R-117 Pass 2.21K > Mike W. 1005 ohms

R-118 Pass 4.7K > Mike W. 225 ohms

R-119 Pass 221 > Mike W. 2.4K

Mark

Mark
I would go down the chain of Zeners with a voltmeter and record the voltage across them. Although they are nominally 9.1volts it will vary with current and there can be differences in individual parts of up to +-.5volts. If you have one in backwards or one is defective you should be able to find it. The other issue is the current in the Zener string. In the Mike W design he has reduced R117 to get a higher current. This may be because of a lower unregulated input voltage, who knows. If you have 80 volts going in you should have about 9ma or so of Zener current. Double check the value of R117. If you find that all the zeners are running below 9.1v You could decrease the value of R117 to 1K which would double the current. Watch the power dissipation on the series resistor. 20ma x 20volts would be .4w. If you parallel a second 2.21K with the existing one the power dissipated per resistor would stay the same and it's an easy mod to do.
I'm sure it will work fine on 56 volts but it should be possible to bump that up and stay at the design value.
 
I had 58V on my tested board and already did what Brian suggested here i.e. bumped up the current through the zeners to the nominal 20mA as per datasheet (for mine). it did not help much. I also thought the zener noise would benefit a little from that (unless I got that wrong). I think to get around the zener tolerances stacking up to a lower voltage, the best way is to exchange one zener for a higher nominal value to get the stack back up.
 
Brian...

Here are pictures of the suitcase jumpers. The red one is a high end jumper and the others are as used in computers. All are available gold plated. I used the small ones on the DAC I built to place it in the correct mode. Some people call them removable shunts. I call them suitcase jumpers because they some times have that little handle on top.

Mark

Thanks Mark, I know what you mean now. I had just not heard the term suitcase jumpers but I can certainly see why you would call them that. I'm doing up a Mouser order right now so I'll add some of those in there.
 
Koja,

I'm not sure Papa took the drop across the MOSFET into account. Really, 58 volts is fine though. I have 60 volts exactly at the top of my stack. Either add in a 2 volt zener or just stick a 12 volt zener in place of one of the 9.1 volt zeners. That should do the trick.

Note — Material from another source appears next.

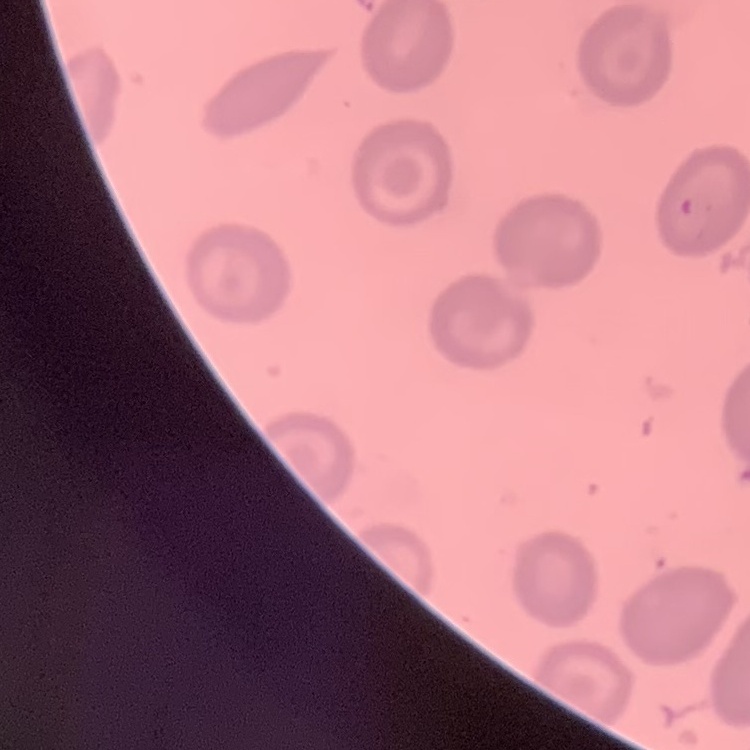

erythrocyte morphology = no rouleaux formation
stain = Field's or Giemsa
image type = square crop of a larger photomicrograph
preparation = thin peripheral smear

Mike W changed the component values around the circuit as I pointed out in the post above to arrive at about 64 volts at the gate. This gave exactly 60 volts at the output of the MOSFET. He also has the same stack of zeners we used.

Mark
 
It all depends on where your zeners are in the +-.5volt acceptable tolerance from the nominal 9.1volts. At the nominal value you end up with pretty much exactly 60v output. The 60 volts is the nominal value and it could vary by +-4 volts before being out of tolerance considering the parts involved. The good thing is it's easy to fix by swapping out 1 zener to a higher voltage. The other alternative is to just try to fit in an LM783 set for 60volts and get rid of the zener stack all together. With the 783 you could adjust it a bit higher if you wanted, given 80volts or more at the input.